Statistics 3701 (Geyer, Spring 2017) Homework 6

Rules

See the Section about Rules for Quizzes and Homeworks on the General Info page.

Your work handed into Moodle should be a plain text file with R commands and comments that can be run to produce what you did. We do not take your word for what the output is. We run it ourselves.

Note: Plain text specifically excludes Microsoft Word native format (extension .docx). If you have to Word as your text editor, then save as and choose the format to be Text (.txt) or something like that. Then upload the saved plain text file.

Note: Plain text specifically excludes PDF (Adobe Portable Document Format) (extension .pdf). If you use Sweave, knitr, or Rmarkdown, upload the source (extension .Rnw or .Rmd) not PDF or any other kind of output.

If you have questions about the quiz, ask them in the Moodle forum for this quiz. Here is the link for that https://ay16.moodle.umn.edu/mod/forum/view.php?id=1368653.

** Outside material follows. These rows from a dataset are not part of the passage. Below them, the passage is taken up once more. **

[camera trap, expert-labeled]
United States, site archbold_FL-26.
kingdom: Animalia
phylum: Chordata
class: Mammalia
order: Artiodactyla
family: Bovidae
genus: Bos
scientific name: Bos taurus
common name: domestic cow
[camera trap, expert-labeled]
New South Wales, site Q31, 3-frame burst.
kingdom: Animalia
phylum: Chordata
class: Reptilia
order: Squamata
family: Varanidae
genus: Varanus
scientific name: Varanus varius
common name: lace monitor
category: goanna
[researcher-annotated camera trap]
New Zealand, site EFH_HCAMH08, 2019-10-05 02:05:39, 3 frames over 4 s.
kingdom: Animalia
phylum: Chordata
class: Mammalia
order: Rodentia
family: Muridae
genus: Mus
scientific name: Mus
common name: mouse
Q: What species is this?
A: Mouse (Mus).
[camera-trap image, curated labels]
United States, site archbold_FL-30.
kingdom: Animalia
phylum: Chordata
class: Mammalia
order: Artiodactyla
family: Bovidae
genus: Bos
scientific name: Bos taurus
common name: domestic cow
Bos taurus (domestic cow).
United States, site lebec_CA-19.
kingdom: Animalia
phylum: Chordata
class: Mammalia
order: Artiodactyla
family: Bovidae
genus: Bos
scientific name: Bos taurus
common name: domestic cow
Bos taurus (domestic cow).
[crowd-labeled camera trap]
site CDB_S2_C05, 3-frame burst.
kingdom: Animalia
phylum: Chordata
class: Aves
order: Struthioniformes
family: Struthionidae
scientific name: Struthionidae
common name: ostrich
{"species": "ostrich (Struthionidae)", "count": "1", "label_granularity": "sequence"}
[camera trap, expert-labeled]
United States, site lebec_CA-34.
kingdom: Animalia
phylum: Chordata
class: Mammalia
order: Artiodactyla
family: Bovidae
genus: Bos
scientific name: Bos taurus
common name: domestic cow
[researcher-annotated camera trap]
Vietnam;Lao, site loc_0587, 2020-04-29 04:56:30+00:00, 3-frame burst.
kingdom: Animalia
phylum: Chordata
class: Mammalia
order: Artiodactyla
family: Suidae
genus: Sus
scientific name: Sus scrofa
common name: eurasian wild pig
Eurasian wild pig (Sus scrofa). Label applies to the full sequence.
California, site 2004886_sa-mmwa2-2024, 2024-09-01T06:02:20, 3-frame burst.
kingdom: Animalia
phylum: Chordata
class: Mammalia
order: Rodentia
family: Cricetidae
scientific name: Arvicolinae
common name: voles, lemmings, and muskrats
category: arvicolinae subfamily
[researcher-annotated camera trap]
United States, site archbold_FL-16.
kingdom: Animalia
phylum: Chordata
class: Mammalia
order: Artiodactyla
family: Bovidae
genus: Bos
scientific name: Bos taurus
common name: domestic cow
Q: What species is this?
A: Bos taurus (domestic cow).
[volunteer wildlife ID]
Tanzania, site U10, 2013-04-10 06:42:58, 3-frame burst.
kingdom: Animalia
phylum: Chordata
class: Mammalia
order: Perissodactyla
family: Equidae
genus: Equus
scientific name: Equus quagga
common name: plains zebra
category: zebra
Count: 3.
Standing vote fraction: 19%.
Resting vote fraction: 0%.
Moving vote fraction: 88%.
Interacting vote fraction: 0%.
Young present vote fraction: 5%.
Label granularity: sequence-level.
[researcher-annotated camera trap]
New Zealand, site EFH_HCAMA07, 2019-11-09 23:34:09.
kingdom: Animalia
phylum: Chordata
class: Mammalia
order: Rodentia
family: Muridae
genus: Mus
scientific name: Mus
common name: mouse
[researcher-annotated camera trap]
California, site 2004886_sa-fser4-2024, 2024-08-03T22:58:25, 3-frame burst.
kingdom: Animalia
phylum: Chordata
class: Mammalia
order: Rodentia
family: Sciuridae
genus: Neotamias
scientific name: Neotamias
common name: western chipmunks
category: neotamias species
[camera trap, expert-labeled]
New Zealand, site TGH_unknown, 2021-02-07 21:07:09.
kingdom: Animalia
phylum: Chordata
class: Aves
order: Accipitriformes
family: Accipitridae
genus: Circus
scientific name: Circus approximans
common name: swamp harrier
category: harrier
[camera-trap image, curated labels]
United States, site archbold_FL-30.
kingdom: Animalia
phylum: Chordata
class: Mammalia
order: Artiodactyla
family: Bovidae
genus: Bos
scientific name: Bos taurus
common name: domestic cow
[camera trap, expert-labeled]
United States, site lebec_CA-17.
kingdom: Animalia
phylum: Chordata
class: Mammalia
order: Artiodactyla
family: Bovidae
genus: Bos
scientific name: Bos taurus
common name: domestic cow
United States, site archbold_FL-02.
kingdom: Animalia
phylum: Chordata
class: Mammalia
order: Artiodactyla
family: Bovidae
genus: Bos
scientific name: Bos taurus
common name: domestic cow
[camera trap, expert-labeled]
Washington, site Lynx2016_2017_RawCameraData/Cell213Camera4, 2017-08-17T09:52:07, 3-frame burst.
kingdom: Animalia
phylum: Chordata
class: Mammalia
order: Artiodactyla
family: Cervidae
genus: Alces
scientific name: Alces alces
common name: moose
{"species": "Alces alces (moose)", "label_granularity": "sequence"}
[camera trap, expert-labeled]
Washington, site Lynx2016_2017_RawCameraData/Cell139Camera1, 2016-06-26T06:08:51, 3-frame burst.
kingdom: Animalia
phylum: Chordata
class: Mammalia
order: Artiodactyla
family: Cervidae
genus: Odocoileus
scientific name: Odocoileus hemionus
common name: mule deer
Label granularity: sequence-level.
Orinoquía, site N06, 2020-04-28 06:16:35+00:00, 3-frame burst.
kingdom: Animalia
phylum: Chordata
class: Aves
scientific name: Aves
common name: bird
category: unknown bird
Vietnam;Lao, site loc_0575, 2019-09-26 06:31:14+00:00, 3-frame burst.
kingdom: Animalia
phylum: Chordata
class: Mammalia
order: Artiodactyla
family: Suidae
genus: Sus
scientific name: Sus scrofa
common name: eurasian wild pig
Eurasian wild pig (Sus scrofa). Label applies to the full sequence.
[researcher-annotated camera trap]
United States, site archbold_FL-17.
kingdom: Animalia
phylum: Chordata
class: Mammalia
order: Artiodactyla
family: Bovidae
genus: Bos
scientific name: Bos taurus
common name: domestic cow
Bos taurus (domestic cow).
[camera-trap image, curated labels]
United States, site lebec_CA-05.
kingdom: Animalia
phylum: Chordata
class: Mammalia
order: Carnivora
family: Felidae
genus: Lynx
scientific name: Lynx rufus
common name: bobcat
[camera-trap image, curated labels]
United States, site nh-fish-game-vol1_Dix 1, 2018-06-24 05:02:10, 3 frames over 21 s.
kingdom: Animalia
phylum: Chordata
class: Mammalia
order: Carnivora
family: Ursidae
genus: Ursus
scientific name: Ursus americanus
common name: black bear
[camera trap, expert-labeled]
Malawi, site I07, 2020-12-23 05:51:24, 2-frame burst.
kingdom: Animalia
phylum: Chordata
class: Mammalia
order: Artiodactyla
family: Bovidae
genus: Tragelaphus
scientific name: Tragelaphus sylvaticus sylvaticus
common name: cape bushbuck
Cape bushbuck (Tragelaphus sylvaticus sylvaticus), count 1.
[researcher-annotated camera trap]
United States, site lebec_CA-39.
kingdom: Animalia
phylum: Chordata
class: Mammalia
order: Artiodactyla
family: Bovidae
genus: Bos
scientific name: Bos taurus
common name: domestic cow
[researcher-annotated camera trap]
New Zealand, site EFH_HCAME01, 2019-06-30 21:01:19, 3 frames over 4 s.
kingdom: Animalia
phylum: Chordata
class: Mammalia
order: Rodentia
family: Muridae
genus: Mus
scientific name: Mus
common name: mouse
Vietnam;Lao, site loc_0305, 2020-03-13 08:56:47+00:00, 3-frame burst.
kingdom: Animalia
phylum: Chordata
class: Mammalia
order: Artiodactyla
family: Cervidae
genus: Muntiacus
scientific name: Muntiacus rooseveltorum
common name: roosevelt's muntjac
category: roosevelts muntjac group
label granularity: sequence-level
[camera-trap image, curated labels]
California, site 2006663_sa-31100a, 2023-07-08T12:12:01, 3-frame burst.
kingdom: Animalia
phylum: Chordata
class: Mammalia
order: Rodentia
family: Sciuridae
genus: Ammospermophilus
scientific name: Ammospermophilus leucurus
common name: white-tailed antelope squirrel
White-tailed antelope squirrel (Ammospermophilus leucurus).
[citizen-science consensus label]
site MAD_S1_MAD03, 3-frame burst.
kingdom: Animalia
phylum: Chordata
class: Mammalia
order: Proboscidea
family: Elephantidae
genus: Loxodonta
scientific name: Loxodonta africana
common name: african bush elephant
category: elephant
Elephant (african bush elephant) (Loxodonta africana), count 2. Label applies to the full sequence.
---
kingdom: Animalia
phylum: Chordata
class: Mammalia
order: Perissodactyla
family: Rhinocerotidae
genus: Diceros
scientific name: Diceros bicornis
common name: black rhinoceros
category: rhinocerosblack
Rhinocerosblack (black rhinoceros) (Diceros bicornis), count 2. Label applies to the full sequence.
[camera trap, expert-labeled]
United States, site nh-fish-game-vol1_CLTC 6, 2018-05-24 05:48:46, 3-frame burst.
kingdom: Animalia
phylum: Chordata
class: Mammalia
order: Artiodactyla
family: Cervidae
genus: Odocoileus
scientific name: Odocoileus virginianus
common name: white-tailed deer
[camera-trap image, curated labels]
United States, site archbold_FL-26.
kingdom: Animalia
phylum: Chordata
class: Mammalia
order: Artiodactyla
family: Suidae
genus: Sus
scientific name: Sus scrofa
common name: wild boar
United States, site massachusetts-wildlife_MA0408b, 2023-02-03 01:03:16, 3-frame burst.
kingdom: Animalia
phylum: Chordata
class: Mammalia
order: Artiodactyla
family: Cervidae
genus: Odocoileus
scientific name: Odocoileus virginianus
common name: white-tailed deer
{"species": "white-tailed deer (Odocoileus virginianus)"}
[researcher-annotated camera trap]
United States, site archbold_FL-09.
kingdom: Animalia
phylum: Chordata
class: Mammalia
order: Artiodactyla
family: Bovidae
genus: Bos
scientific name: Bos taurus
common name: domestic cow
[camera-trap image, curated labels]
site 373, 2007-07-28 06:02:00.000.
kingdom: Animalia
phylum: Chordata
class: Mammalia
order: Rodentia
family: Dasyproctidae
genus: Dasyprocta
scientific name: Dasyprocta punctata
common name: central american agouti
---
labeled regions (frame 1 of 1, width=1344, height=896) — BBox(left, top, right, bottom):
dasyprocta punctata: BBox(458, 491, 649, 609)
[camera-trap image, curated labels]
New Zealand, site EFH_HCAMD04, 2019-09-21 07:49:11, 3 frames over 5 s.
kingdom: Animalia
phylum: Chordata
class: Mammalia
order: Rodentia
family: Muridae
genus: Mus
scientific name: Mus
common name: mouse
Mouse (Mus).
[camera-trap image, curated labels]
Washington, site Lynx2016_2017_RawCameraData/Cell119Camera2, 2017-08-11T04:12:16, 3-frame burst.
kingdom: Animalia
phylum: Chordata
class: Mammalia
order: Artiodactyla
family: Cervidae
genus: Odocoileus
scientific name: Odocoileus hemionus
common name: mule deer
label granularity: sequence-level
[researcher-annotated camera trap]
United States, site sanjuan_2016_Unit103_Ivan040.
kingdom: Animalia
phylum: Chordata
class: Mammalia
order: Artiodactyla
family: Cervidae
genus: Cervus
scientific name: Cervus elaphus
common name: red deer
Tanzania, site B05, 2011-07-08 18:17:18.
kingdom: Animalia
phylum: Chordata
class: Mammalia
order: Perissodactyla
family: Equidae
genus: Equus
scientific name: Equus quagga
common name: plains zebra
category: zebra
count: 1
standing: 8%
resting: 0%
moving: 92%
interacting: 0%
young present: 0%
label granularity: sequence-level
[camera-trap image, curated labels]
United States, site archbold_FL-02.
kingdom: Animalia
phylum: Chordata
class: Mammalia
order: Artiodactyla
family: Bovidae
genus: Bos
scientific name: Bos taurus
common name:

You must be in the classroom, Armory 202, while taking the quiz.

Quizzes must uploaded by the end of class (1:10). Moodle actually allows a few minutes after that. Here is the link for uploading the quiz https://ay16.moodle.umn.edu/mod/assign/view.php?id=1368662.

Homeworks must uploaded before midnight the day they are due. Here is the link for uploading the homework. https://ay16.moodle.umn.edu/mod/assign/view.php?id=1368665.

Quiz 6

Problem 1

This is a simulation study (course notes about simulation).

We are going to study almost but not exactly the same model as in (Section 5 of those course notes). The model for this problem is normal with mean θ and variance θ⁴ (not θ² as in the example in the notes).

The estimators we want to compare are the sample mean (calculated by mean(x) if the data are x) and the signed square root of the sample sd (calculated by sign(mean(x)) * sqrt(sd(x)) if the data are x). Just those two estimators.

Use sample size n = 15.

Use simulation truth parameter value θ = e (that is, theta <- exp(1)).

Use at least 10⁴ simulations.

Like in the course notes, make a table comparing the MSE of these estimators (with MCSE as appropriate). You do not have to format these nicely in a table using Rmarkdown. As long as you print each number (one estimate of MSE and one estimate of MCSE of MSE for each estimator, which is four numbers) with a clear indication (maybe a comment, maybe a row or column label in a matrix) of what it is, that's enough.

The R code that makes the tables at the ends of Section 5.5 of those course notes and Section 5.6 of those course notes is hidden (not in the HTML) but can be seen in the Rmarkdown source of those course notes.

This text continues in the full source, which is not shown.